_TEKST VOOR ANALYSE_.
----

Art.3.§ 1. [1 De personen die in de loop van een jaar een in artikel 1 bedoeld ambt of mandaat uitoefenen [2 uitgezonderd deze bedoeld in artikel 1, 4., 4/1. en 9.]2, dienen onder gesloten omslag vóór 1 [2 oktober]2 van het daaropvolgende jaar een vermogensaangifte betreffende de staat van hun vermogen op 31 december van het eerstbedoelde jaar in, die zij op hun erewoord juist en oprecht verklaren.
   Deze verplichting geldt niet wanneer er zich in de loop van het voorafgaande jaar geen aanvaarding van een ambt, benoeming tot een mandaat of beëindiging van een ambt of mandaat zoals bedoeld in artikel 1 heeft voorgedaan.
   In afwijking van het tweede lid dienen de personen die benoemd zijn voor een onbepaalde periode of een periode van meer dan zes jaar, vóór 1 [2 oktober]2 van het zesde jaar na dat van hun benoeming en vóór 1 [2 oktober]2 van ieder daaropvolgende zesde jaar, een nieuwe vermogensaangifte in betreffende de staat van hun vermogen op 31 december van het vijfde jaar na dat van hun benoeming en op 31 december van ieder daaropvolgende vijfde jaar.]1
  [1 De vermogensaangifte]1 vermeldt alle [3 schulden en]3 schuldvorderingen (zoals bankrekeningen, aandelen en obligaties), alle onroerende goederen, alsmede alle waardevolle roerende goederen zoals antiquiteiten en kunstwerken.
  § 2. [1 ...]1.

----

_RUWE GEGEVENS_.

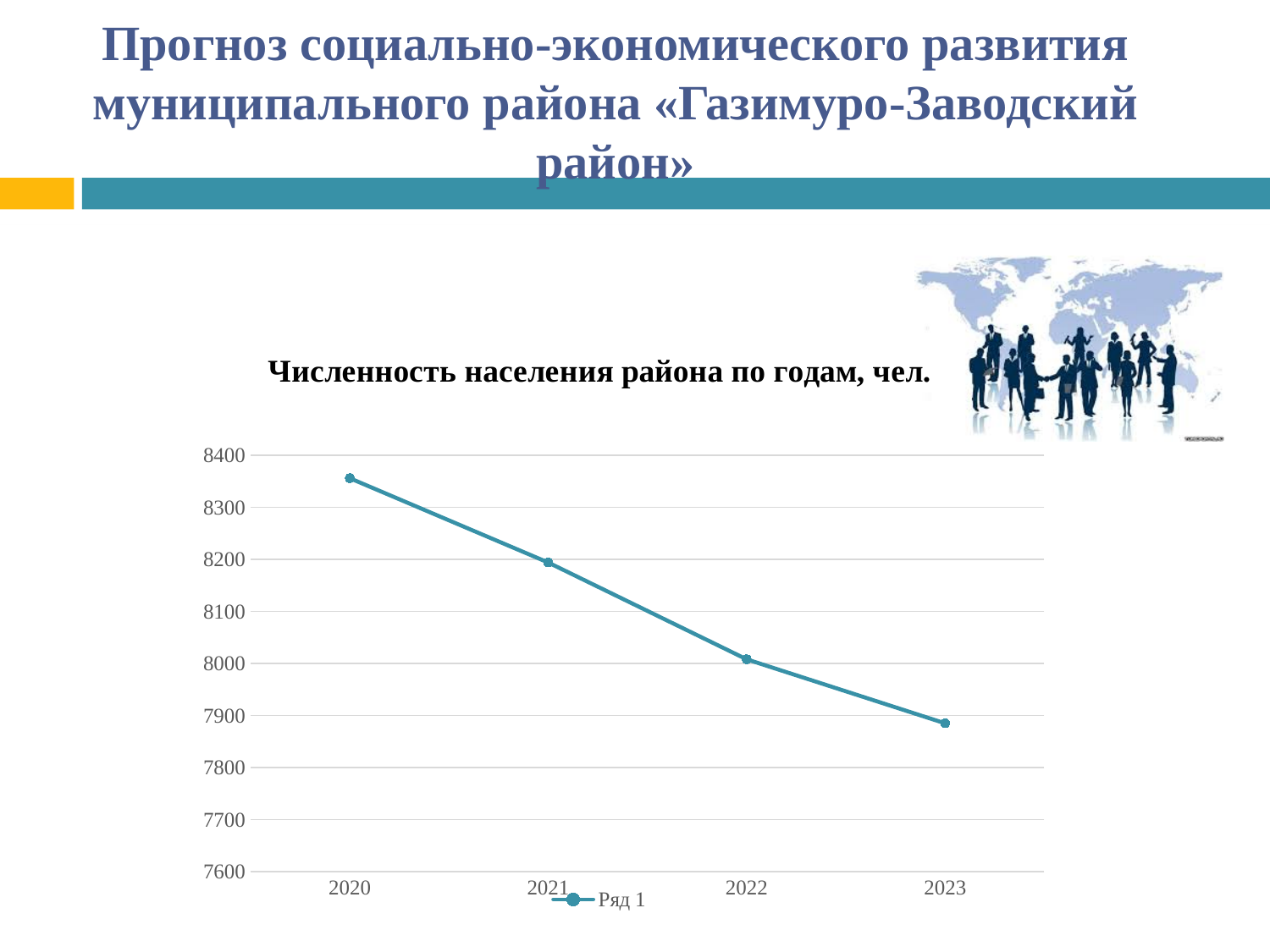
Which is larger, the value for 2021 or the value for 2022? 2021 Which year has the lowest population value? 2023 What is the title of the chart? Численность населения района по годам, чел. How many years are plotted on the x axis of the chart? 4 Is the value for 2022 greater or less than 8100? less Is the value for 2023 greater or less than 8000? less What kind of chart is shown on the slide? line chart Do the values rise or fall from 2020 to 2023? fall Is the value for 2020 greater or less than 8300? greater What is the name of the series shown in the legend? Ряд 1 Which year has the highest population value? 2020 How many series does the legend list? 1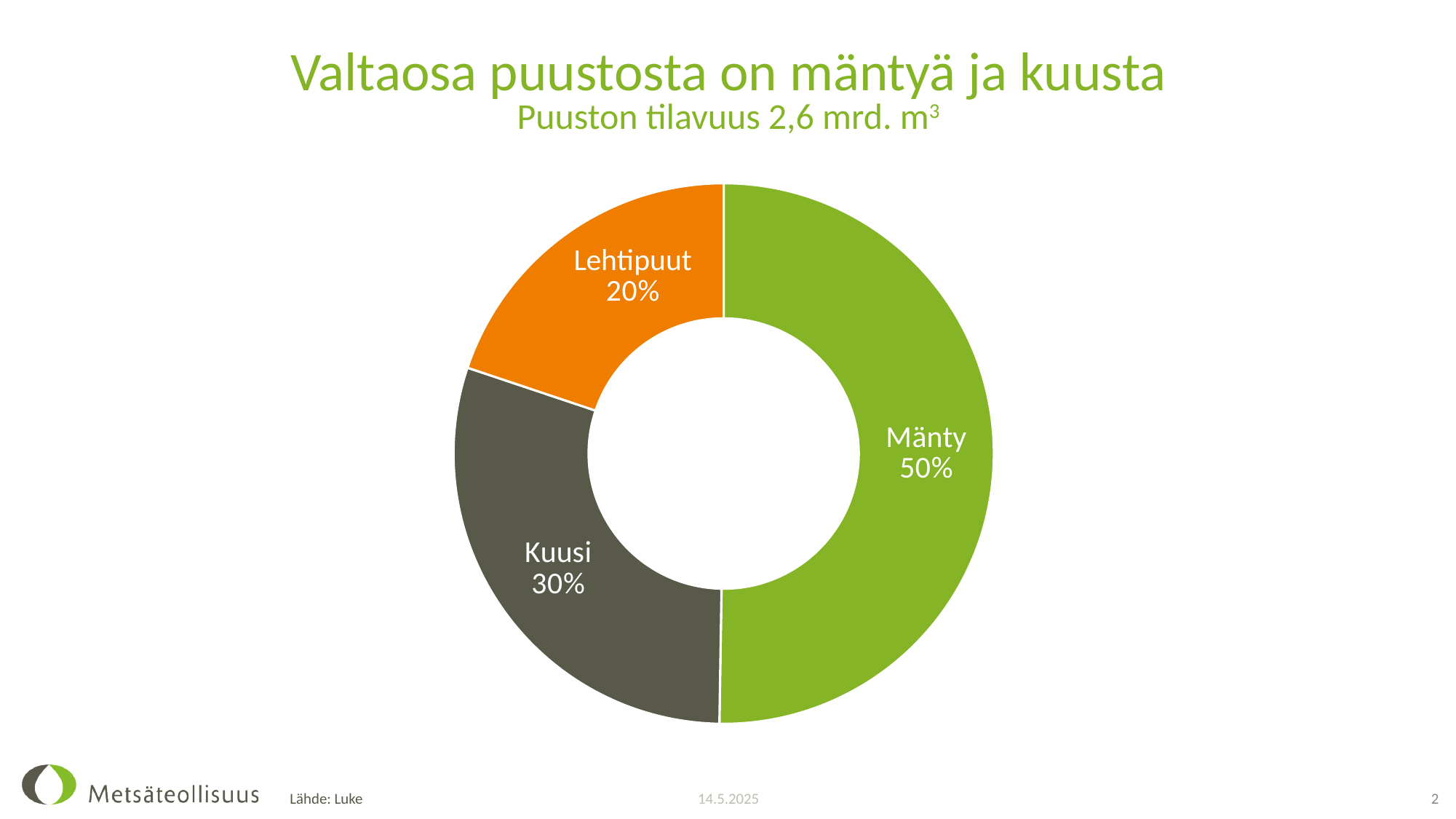
What share of the chart does Kuusi represent? 30% Which has a larger share, Kuusi or Lehtipuut? Kuusi What is the title of the slide? Valtaosa puustosta on mäntyä ja kuusta What is the difference in percentage points between the shares of Mänty and Kuusi? 20 Which category has the smallest share in the chart? Lehtipuut Which category has the largest share in the chart? Mänty What share of the chart does Mänty represent? 50% How many categories are shown in the chart? 3 What share of the chart does Lehtipuut represent? 20% What colour is the Lehtipuut slice? Orange What is the difference in percentage points between the shares of Kuusi and Lehtipuut? 10 What kind of chart is shown on the slide? Pie chart (doughnut)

----

_OPDRACHT 1_. Welke soorten vermogensbestanddelen moet de vermogensaangifte volgens de tekst over de vermogensaangifte vermelden? Noem ze allemaal.
_OPDRACHT 2_. Zet de tekst over de vermogensaangifte voort vanaf het punt waar hij ophoudt.
De regels staan los van de tekst voor analyse.

_ANTWOORD 1_.
- schulden
- schuldvorderingen
- onroerende goederen
- waardevolle roerende goederen

_ANTWOORD 2_.
  § 3. Het Rekenhof staat borg voor de absolute vertrouwelijkheid van die documenten, die het onder (gesloten) omslag moet bewaren. <W 2004-06-26/30, art. 14, 002 ; Inwerkingtreding : 01-01-2005>
  (De personeelsleden van het Rekenhof en elke bewaarder of houder van de vermogensaangifte zijn gehouden tot het beroepsgeheim, zoals bepaald in artikel 458 van het Strafwetboek.) <W 2004-06-26/30, art. 14, 002 ; Inwerkingtreding : 01-01-2005>
  § 4. Alleen een onderzoeksrechter is gemachtigd de aangifte van een persoon bedoeld in artikel 1 in te zien in het kader van een strafrechtelijk onderzoek dat tegen die persoon wordt gevoerd uit hoofde van zijn mandaat of functie.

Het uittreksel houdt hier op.